I was amazed and couldn't understand why so many messages arrived one day. Then I discovered my story from a year ago was chosen to be The Cowbird Daily Story. Funny thing - it is almost the same time this year. I could have written it yesterday.
Thank you all for your great feedback. It warmed my heart. I have been following your stories just could not write myself. I saw so much talent every day and though I started many times I had the feeling it was not enough. What had I to say the others hadn't already said better? And I had some rough times this past year. Not complaining just explaining. I was in a very dark place for quite some time and slowly, so slowly I started coming out of it this spring. It became possible because I had been reading a lot, talked a lot with the people I love, tried to find my inner peace and balance again.
After countless hours of soul-searching I decided I must not take everything into my heart so much. People say mean things, they act carelessly and they are thoughtless - but that is just the way it is and not everyone is like that. I must not do stupid mistakes like trusting the wrong person or confiding in someone who really isn't worth it and everything would be all right.
I really am so grateful to my family. They have been there for me and one particular incident made a huge difference. Namely - I had (well, still have) a huge project and due to some unfortunate circumstances it has been really hard to make it work. So I asked for help and in two cases I chose a totally wrong person. The first one promised to help and then disappeared without a word and the other told me no help was available because I haven't been in contact for several months. That last one was really a blow and for days I wondered if I was really that bad an individual. Then I told this story to my son and he looked at me like I was crazy and then said the words that changed everything.

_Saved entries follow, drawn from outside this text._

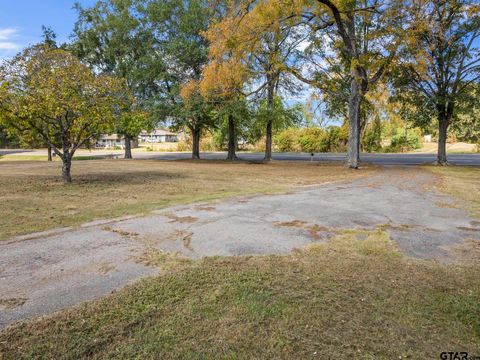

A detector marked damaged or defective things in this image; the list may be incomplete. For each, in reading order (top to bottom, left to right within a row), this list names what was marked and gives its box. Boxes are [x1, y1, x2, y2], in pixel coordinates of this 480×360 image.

cracked concrete slab [0, 167, 478, 330]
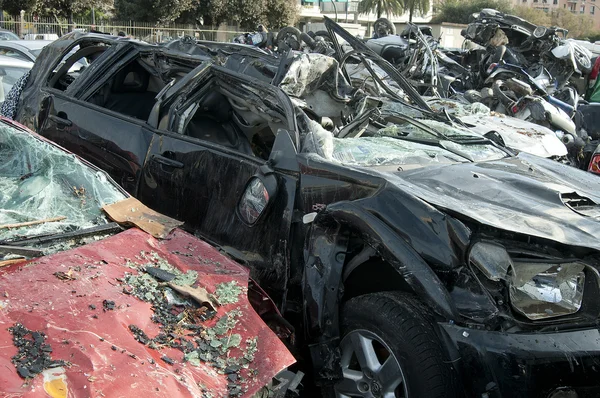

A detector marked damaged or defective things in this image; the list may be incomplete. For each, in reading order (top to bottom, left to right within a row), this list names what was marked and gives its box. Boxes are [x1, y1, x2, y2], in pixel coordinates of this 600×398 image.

shattered windshield [0, 123, 125, 243]
shattered side window [0, 123, 126, 241]
crushed red car hood [0, 229, 292, 396]
rusted metal panel [0, 227, 292, 398]
damaged front bumper [440, 324, 600, 398]
broken headlight [468, 241, 584, 322]
broken headlight [508, 262, 584, 320]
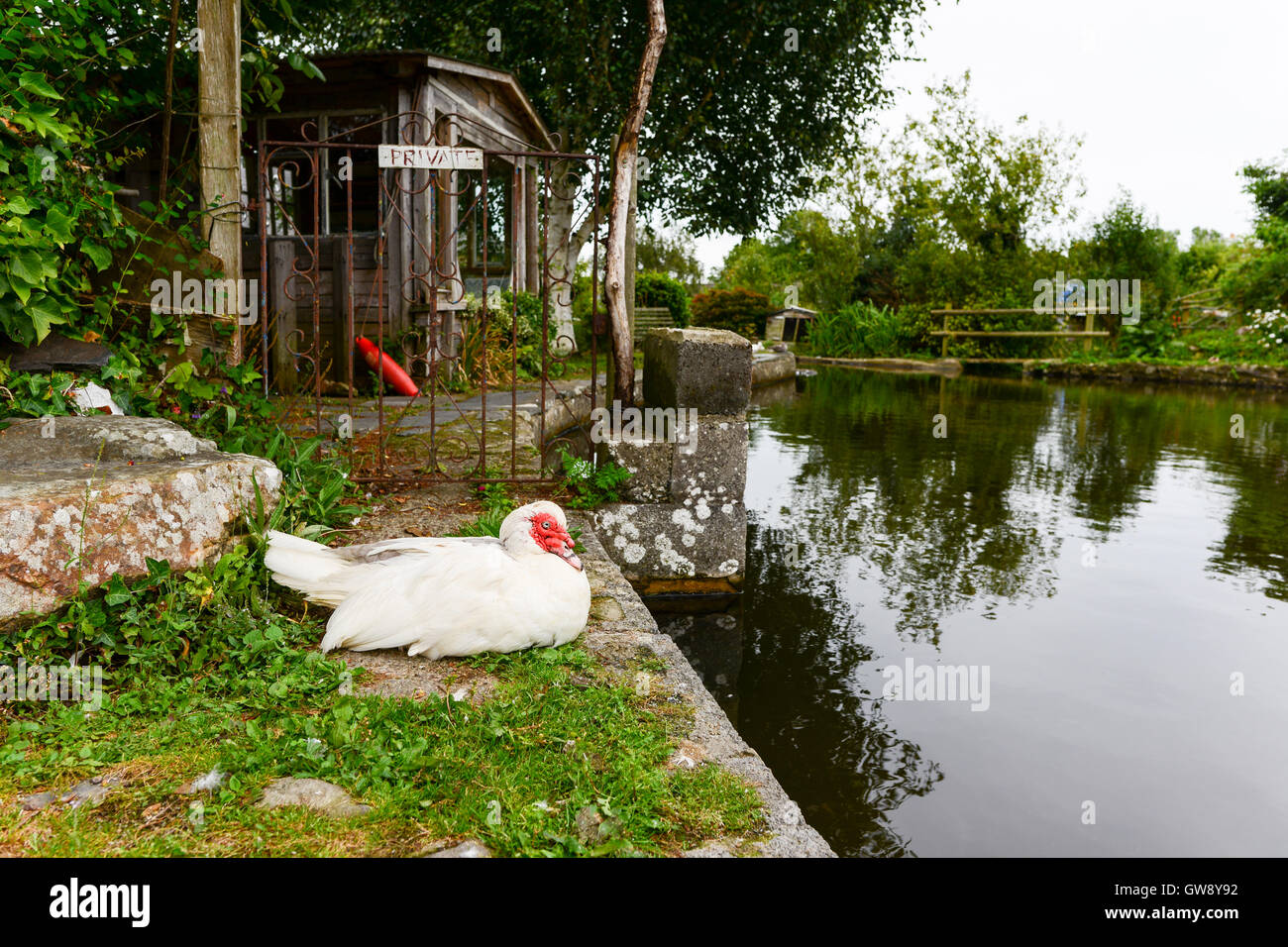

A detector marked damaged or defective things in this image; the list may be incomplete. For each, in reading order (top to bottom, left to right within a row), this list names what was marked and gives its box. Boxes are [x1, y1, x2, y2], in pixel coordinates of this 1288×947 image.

rusty metal gate [256, 112, 606, 485]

'Did this person contact you to ask what was wrong? No?! So it is not you that is heedless.'
It was kind of humiliating to hear someone half my age telling me something I should have known myself. But that is how it is - sometimes we need others to tell us things that are so obvious we don't even realise it.
But the main thing is - I think I am looking at life more optimistically now and maybe I can even write something. So much has happened this past year. To all of you - dear Cowbirders - thank you for all your wonderful stories.